Further proof of the Cherry Red label’s acumen in the field of cleverly-themed, reasonably-priced and well-designed box sets comes with a four-discfollowup to 2024 collection Heaven Sent: The Rise Of New Pop 1979-1983. You’re near enough always guaranteed to find things variously familiar, obscure and new to listen to with one of these comps, and Digging Your Scene is no exception to that rule.

It hones in on a 1980s era when the influence of classic American soul and jazz was seeping into the British pop and indie landscape. Borrowing its title from The Blow Monkeys’ first hit single, which is tucked away in the depths of disc three here, it’s Everything But The Girl’s emotive debut single – a cover of Cole Porter’s Night And Day – which opens disc one and smoothly starts the party.

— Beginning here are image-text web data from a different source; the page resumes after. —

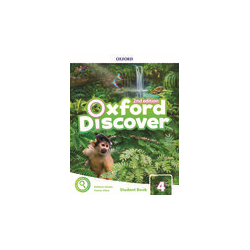 oxford discover 4-student...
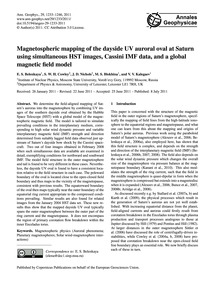Magnetospheric Mapping of the Dayside Uv... by Belenkaya, E. S.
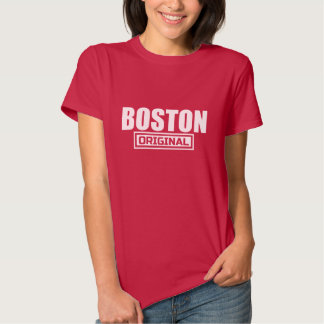 BOSTON original graphic tee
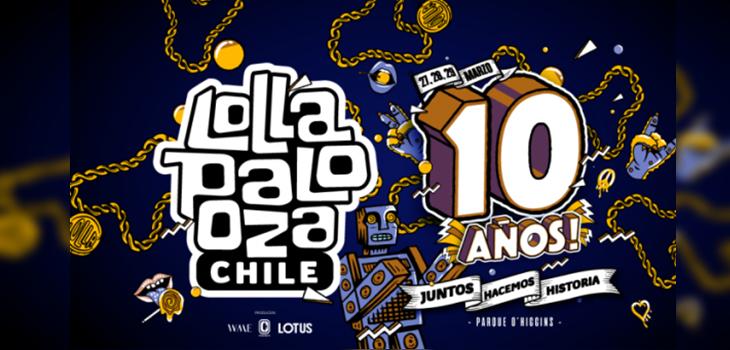 Lollapalooza Chile anuncia fecha para su edición 2020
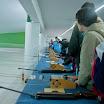 tiro_olimpico04.jpg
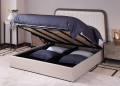 Кровать Алабама E (Неоклассика, ткань) для дома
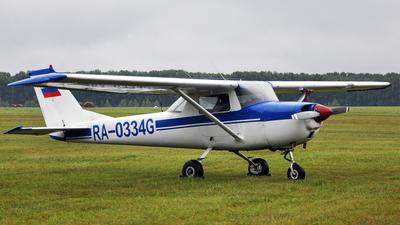 RA-0334G - Cessna 150F - Private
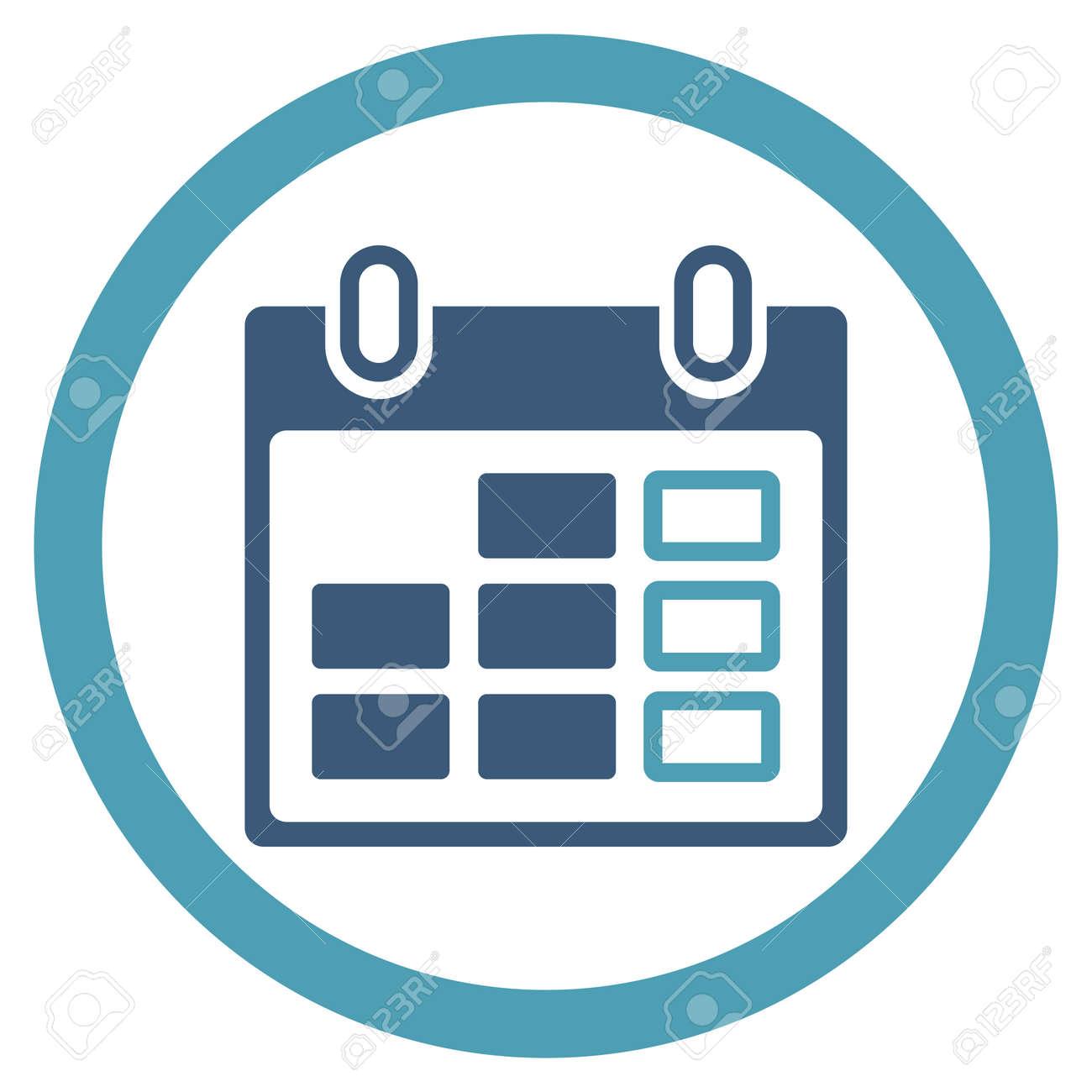 Simbolo Calendario.Settimana Di Calendario Vettore Icona Lo Stile E Bicolore Piatto Simbolo Arrotondata Ciano E Blu Angoli Sfondo Bianco Arrotondato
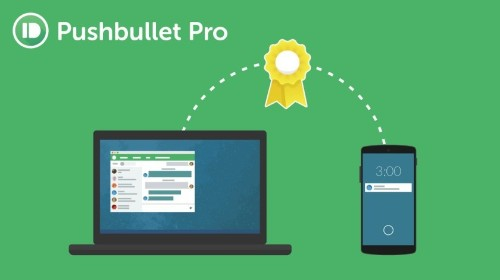 Pushbullet Pro offers premium features and 100GB of storage for $39.99 a year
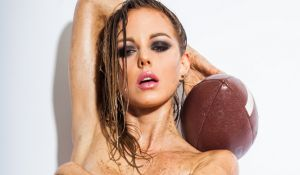 Forget The Super Bowl It\u2019s All About This Sensational Luci Ford Football-Themed Photoshoot ynn.io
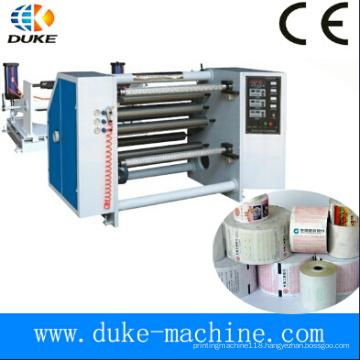 High Precision Thermal Paper Slitting Rewinder Machine, Fax Paper Slitter Rewinder, Carbonless Paper Slit Rewinding (DK-FQJ)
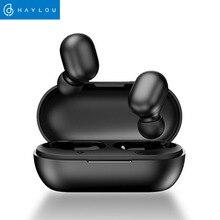 Haylou GT1 Plus APTX 3D Echt Sound Drahtlose Kopfhörer, Touch Countrl DSP Noise Cancelling Bluetooth Kopfhörer QCC 3020 Chip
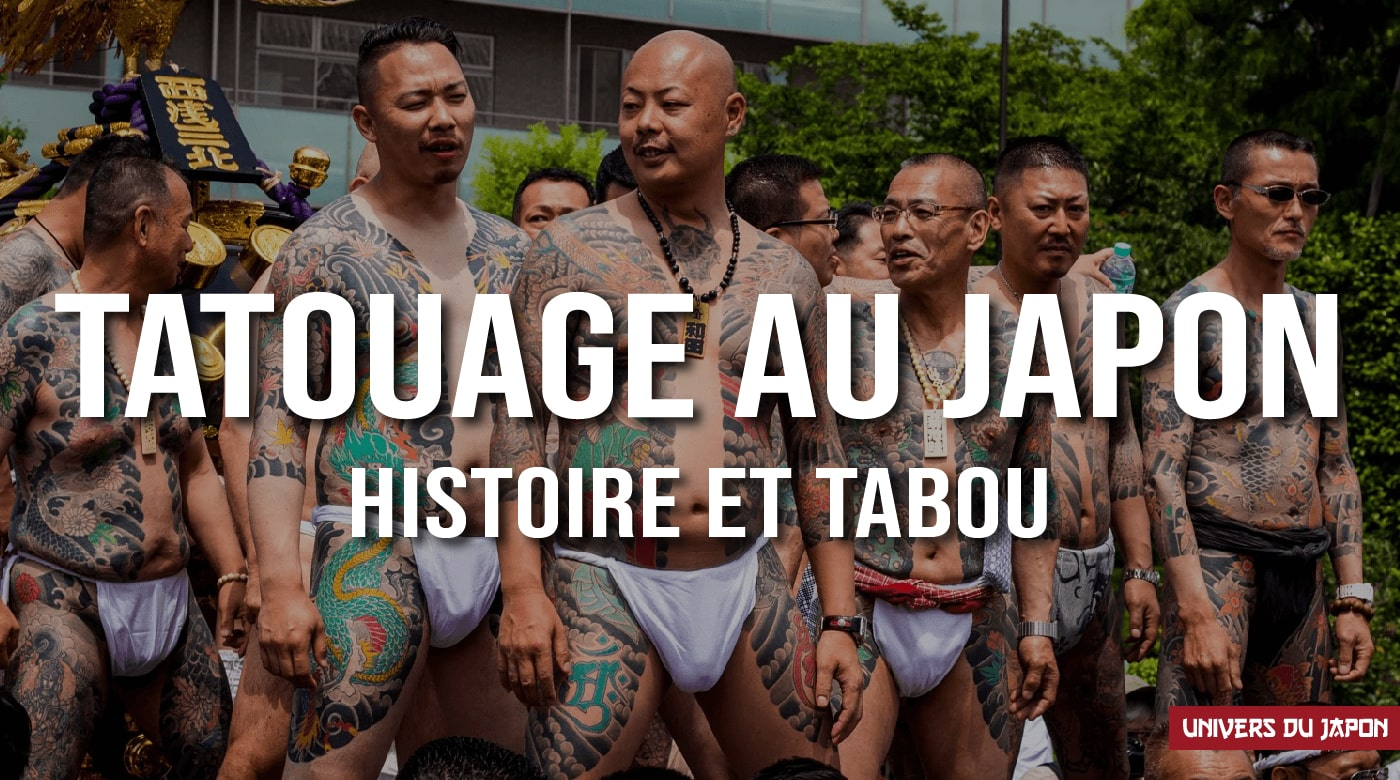 tatouage au japon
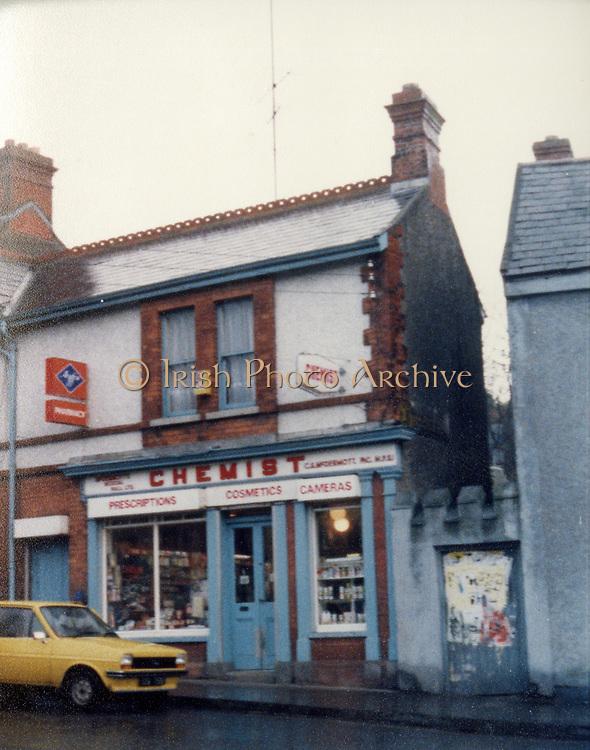 Old Dublin Amature Photos March 1983 WITH, Preretons Pawn Shop, Capel St, The Alcove, Ballsbridge, Donnollons Shop York Rd Dunlaire, Lodge BALLENTEER, Farm Gates, The Corner shop. Rathfarnham, School Inchicore, Quinns Butchers, Howth, agfa, chemist,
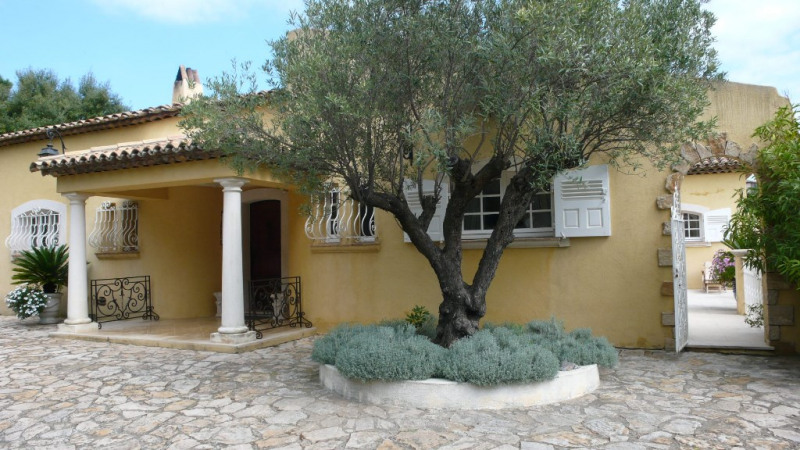 Vente de prestige maison / villa Sainte maxime 2490000€ - Photo 6
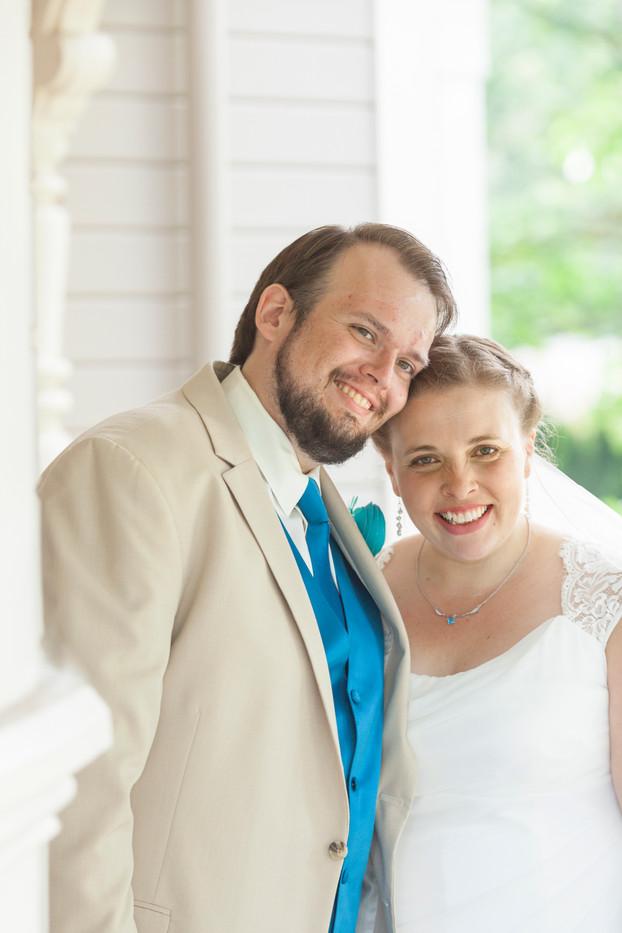 2018 wedding-07.jpg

Other artists to flirt with jazzy, soulful or funky leanings might come as a surprise: Soft Cell with L’Esqualita, or Madness’ One Better Day. Blue Rondo A La Turk are present and correct, likewise Carmel, Matt Bianco and Working Week, and a real find here is the hypnotic, hit-the-repeat-button gem Snakecharmer, by a one-off assembly of Jah Wobble, Holger Czukay and The Edge.

Equally cool are Brilliant – comprising Youth, who’d left Killing Joke a few years prior, and Jimmy Cauty, soon to become one half of KLF – with their take on James Brown’s It’s A Man’s Man’s Man’s World. Little known 2-Tone band The Friday Club also make an appearance, as do lesser-known gems by Night Trains or Marden Hill.